* [Aim of the task]
Output everything in the listing exactly.
--- Data supplied Enclosed Below ---
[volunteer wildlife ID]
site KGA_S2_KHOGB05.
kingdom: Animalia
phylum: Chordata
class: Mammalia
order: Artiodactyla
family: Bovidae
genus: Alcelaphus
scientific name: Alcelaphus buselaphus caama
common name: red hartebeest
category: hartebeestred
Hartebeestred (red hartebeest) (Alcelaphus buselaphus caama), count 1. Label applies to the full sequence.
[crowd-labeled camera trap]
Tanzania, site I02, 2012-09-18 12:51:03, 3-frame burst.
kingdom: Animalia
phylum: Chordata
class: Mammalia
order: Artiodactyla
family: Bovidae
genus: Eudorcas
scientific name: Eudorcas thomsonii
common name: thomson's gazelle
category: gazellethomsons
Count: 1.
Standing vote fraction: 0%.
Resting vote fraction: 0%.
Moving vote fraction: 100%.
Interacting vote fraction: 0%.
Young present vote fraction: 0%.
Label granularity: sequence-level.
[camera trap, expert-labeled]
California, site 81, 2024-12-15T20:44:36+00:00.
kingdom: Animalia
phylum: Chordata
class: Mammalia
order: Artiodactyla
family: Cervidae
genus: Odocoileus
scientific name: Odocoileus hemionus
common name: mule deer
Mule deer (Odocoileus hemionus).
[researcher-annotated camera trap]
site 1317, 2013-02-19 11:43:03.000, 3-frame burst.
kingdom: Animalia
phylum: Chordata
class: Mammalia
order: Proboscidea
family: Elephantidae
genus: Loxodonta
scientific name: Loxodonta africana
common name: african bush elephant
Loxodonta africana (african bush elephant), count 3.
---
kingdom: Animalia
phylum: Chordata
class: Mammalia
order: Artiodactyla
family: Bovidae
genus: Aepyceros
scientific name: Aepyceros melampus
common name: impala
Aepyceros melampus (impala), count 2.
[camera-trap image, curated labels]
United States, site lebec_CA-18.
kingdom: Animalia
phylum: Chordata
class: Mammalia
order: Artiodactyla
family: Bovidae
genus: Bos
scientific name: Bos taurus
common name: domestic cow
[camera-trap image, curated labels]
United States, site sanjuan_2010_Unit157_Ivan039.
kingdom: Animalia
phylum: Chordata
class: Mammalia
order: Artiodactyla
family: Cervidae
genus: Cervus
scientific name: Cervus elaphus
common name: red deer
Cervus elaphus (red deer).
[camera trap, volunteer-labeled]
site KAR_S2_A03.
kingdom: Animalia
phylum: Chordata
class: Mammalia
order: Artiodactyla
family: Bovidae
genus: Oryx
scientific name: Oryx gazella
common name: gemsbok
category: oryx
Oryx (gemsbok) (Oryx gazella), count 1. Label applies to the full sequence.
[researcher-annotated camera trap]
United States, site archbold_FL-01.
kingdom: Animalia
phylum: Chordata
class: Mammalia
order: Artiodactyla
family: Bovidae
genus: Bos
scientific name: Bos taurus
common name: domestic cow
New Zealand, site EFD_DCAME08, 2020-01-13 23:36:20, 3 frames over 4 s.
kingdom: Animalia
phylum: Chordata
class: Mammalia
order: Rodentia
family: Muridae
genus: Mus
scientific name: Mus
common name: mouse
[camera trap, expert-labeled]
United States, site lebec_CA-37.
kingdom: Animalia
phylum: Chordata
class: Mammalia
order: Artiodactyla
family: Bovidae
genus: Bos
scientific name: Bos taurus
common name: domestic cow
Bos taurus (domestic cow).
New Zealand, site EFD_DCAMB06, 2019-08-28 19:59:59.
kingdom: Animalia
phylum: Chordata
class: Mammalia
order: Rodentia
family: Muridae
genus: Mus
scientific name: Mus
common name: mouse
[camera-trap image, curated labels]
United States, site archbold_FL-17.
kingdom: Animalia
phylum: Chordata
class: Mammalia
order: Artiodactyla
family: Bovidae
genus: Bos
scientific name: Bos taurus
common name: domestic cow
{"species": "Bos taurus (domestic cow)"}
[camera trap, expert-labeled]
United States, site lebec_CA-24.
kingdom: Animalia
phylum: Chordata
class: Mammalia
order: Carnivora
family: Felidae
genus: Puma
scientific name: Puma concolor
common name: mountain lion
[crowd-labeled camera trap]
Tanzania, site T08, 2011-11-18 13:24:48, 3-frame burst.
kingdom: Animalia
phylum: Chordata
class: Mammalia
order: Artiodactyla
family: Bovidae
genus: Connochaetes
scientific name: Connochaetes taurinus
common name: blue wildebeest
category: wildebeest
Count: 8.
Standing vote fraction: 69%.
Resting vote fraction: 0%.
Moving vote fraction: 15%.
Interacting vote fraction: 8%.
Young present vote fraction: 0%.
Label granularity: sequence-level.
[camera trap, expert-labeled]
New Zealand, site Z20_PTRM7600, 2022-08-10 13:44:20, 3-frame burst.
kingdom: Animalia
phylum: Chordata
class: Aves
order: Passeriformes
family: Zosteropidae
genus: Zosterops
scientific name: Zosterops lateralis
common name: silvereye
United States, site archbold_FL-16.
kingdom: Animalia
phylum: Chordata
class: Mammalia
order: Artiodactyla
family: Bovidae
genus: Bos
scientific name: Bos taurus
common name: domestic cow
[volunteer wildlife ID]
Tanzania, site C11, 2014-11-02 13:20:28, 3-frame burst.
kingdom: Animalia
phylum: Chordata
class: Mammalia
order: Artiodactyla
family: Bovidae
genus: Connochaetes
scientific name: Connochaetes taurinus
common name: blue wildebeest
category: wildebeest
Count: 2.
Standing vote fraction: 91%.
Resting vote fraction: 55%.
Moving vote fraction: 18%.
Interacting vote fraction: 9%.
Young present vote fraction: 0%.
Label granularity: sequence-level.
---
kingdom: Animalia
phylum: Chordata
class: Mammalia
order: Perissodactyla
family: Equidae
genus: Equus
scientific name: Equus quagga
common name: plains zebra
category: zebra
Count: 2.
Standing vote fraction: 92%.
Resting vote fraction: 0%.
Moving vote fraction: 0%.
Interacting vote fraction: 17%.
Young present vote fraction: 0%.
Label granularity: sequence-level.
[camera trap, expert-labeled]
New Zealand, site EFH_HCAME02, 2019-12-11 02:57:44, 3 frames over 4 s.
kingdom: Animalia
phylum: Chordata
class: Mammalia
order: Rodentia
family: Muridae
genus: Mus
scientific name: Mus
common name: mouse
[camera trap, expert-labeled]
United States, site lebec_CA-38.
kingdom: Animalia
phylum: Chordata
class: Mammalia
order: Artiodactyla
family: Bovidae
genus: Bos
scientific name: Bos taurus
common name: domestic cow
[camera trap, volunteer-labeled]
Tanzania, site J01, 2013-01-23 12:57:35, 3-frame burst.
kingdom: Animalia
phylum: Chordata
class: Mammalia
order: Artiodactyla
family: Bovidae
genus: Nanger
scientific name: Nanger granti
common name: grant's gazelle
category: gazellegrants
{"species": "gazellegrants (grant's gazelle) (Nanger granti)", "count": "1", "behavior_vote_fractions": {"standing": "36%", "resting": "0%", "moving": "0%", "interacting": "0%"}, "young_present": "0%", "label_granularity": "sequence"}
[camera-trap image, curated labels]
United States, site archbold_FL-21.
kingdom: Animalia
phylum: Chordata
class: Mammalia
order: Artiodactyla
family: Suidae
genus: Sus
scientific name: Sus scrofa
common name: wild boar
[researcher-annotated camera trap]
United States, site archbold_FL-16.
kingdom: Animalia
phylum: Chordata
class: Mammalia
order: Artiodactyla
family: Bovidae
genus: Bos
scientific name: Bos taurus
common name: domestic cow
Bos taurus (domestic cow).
--- End of Enclosed Data supplied ---
* [Response to the exercise]
[volunteer wildlife ID]
site KGA_S2_KHOGB05.
kingdom: Animalia
phylum: Chordata
class: Mammalia
order: Artiodactyla
family: Bovidae
genus: Alcelaphus
scientific name: Alcelaphus buselaphus caama
common name: red hartebeest
category: hartebeestred
Hartebeestred (red hartebeest) (Alcelaphus buselaphus caama), count 1. Label applies to the full sequence.
[crowd-labeled camera trap]
Tanzania, site I02, 2012-09-18 12:51:03, 3-frame burst.
kingdom: Animalia
phylum: Chordata
class: Mammalia
order: Artiodactyla
family: Bovidae
genus: Eudorcas
scientific name: Eudorcas thomsonii
common name: thomson's gazelle
category: gazellethomsons
Count: 1.
Standing vote fraction: 0%.
Resting vote fraction: 0%.
Moving vote fraction: 100%.
Interacting vote fraction: 0%.
Young present vote fraction: 0%.
Label granularity: sequence-level.
[camera trap, expert-labeled]
California, site 81, 2024-12-15T20:44:36+00:00.
kingdom: Animalia
phylum: Chordata
class: Mammalia
order: Artiodactyla
family: Cervidae
genus: Odocoileus
scientific name: Odocoileus hemionus
common name: mule deer
Mule deer (Odocoileus hemionus).
[researcher-annotated camera trap]
site 1317, 2013-02-19 11:43:03.000, 3-frame burst.
kingdom: Animalia
phylum: Chordata
class: Mammalia
order: Proboscidea
family: Elephantidae
genus: Loxodonta
scientific name: Loxodonta africana
common name: african bush elephant
Loxodonta africana (african bush elephant), count 3.
---
kingdom: Animalia
phylum: Chordata
class: Mammalia
order: Artiodactyla
family: Bovidae
genus: Aepyceros
scientific name: Aepyceros melampus
common name: impala
Aepyceros melampus (impala), count 2.
[camera-trap image, curated labels]
United States, site lebec_CA-18.
kingdom: Animalia
phylum: Chordata
class: Mammalia
order: Artiodactyla
family: Bovidae
genus: Bos
scientific name: Bos taurus
common name: domestic cow
[camera-trap image, curated labels]
United States, site sanjuan_2010_Unit157_Ivan039.
kingdom: Animalia
phylum: Chordata
class: Mammalia
order: Artiodactyla
family: Cervidae
genus: Cervus
scientific name: Cervus elaphus
common name: red deer
Cervus elaphus (red deer).
[camera trap, volunteer-labeled]
site KAR_S2_A03.
kingdom: Animalia
phylum: Chordata
class: Mammalia
order: Artiodactyla
family: Bovidae
genus: Oryx
scientific name: Oryx gazella
common name: gemsbok
category: oryx
Oryx (gemsbok) (Oryx gazella), count 1. Label applies to the full sequence.
[researcher-annotated camera trap]
United States, site archbold_FL-01.
kingdom: Animalia
phylum: Chordata
class: Mammalia
order: Artiodactyla
family: Bovidae
genus: Bos
scientific name: Bos taurus
common name: domestic cow
New Zealand, site EFD_DCAME08, 2020-01-13 23:36:20, 3 frames over 4 s.
kingdom: Animalia
phylum: Chordata
class: Mammalia
order: Rodentia
family: Muridae
genus: Mus
scientific name: Mus
common name: mouse
[camera trap, expert-labeled]
United States, site lebec_CA-37.
kingdom: Animalia
phylum: Chordata
class: Mammalia
order: Artiodactyla
family: Bovidae
genus: Bos
scientific name: Bos taurus
common name: domestic cow
Bos taurus (domestic cow).
New Zealand, site EFD_DCAMB06, 2019-08-28 19:59:59.
kingdom: Animalia
phylum: Chordata
class: Mammalia
order: Rodentia
family: Muridae
genus: Mus
scientific name: Mus
common name: mouse
[camera-trap image, curated labels]
United States, site archbold_FL-17.
kingdom: Animalia
phylum: Chordata
class: Mammalia
order: Artiodactyla
family: Bovidae
genus: Bos
scientific name: Bos taurus
common name: domestic cow
{"species": "Bos taurus (domestic cow)"}
[camera trap, expert-labeled]
United States, site lebec_CA-24.
kingdom: Animalia
phylum: Chordata
class: Mammalia
order: Carnivora
family: Felidae
genus: Puma
scientific name: Puma concolor
common name: mountain lion
[crowd-labeled camera trap]
Tanzania, site T08, 2011-11-18 13:24:48, 3-frame burst.
kingdom: Animalia
phylum: Chordata
class: Mammalia
order: Artiodactyla
family: Bovidae
genus: Connochaetes
scientific name: Connochaetes taurinus
common name: blue wildebeest
category: wildebeest
Count: 8.
Standing vote fraction: 69%.
Resting vote fraction: 0%.
Moving vote fraction: 15%.
Interacting vote fraction: 8%.
Young present vote fraction: 0%.
Label granularity: sequence-level.
[camera trap, expert-labeled]
New Zealand, site Z20_PTRM7600, 2022-08-10 13:44:20, 3-frame burst.
kingdom: Animalia
phylum: Chordata
class: Aves
order: Passeriformes
family: Zosteropidae
genus: Zosterops
scientific name: Zosterops lateralis
common name: silvereye
United States, site archbold_FL-16.
kingdom: Animalia
phylum: Chordata
class: Mammalia
order: Artiodactyla
family: Bovidae
genus: Bos
scientific name: Bos taurus
common name: domestic cow
[volunteer wildlife ID]
Tanzania, site C11, 2014-11-02 13:20:28, 3-frame burst.
kingdom: Animalia
phylum: Chordata
class: Mammalia
order: Artiodactyla
family: Bovidae
genus: Connochaetes
scientific name: Connochaetes taurinus
common name: blue wildebeest
category: wildebeest
Count: 2.
Standing vote fraction: 91%.
Resting vote fraction: 55%.
Moving vote fraction: 18%.
Interacting vote fraction: 9%.
Young present vote fraction: 0%.
Label granularity: sequence-level.
---
kingdom: Animalia
phylum: Chordata
class: Mammalia
order: Perissodactyla
family: Equidae
genus: Equus
scientific name: Equus quagga
common name: plains zebra
category: zebra
Count: 2.
Standing vote fraction: 92%.
Resting vote fraction: 0%.
Moving vote fraction: 0%.
Interacting vote fraction: 17%.
Young present vote fraction: 0%.
Label granularity: sequence-level.
[camera trap, expert-labeled]
New Zealand, site EFH_HCAME02, 2019-12-11 02:57:44, 3 frames over 4 s.
kingdom: Animalia
phylum: Chordata
class: Mammalia
order: Rodentia
family: Muridae
genus: Mus
scientific name: Mus
common name: mouse
[camera trap, expert-labeled]
United States, site lebec_CA-38.
kingdom: Animalia
phylum: Chordata
class: Mammalia
order: Artiodactyla
family: Bovidae
genus: Bos
scientific name: Bos taurus
common name: domestic cow
[camera trap, volunteer-labeled]
Tanzania, site J01, 2013-01-23 12:57:35, 3-frame burst.
kingdom: Animalia
phylum: Chordata
class: Mammalia
order: Artiodactyla
family: Bovidae
genus: Nanger
scientific name: Nanger granti
common name: grant's gazelle
category: gazellegrants
{"species": "gazellegrants (grant's gazelle) (Nanger granti)", "count": "1", "behavior_vote_fractions": {"standing": "36%", "resting": "0%", "moving": "0%", "interacting": "0%"}, "young_present": "0%", "label_granularity": "sequence"}
[camera-trap image, curated labels]
United States, site archbold_FL-21.
kingdom: Animalia
phylum: Chordata
class: Mammalia
order: Artiodactyla
family: Suidae
genus: Sus
scientific name: Sus scrofa
common name: wild boar
[researcher-annotated camera trap]
United States, site archbold_FL-16.
kingdom: Animalia
phylum: Chordata
class: Mammalia
order: Artiodactyla
family: Bovidae
genus: Bos
scientific name: Bos taurus
common name: domestic cow
Bos taurus (domestic cow).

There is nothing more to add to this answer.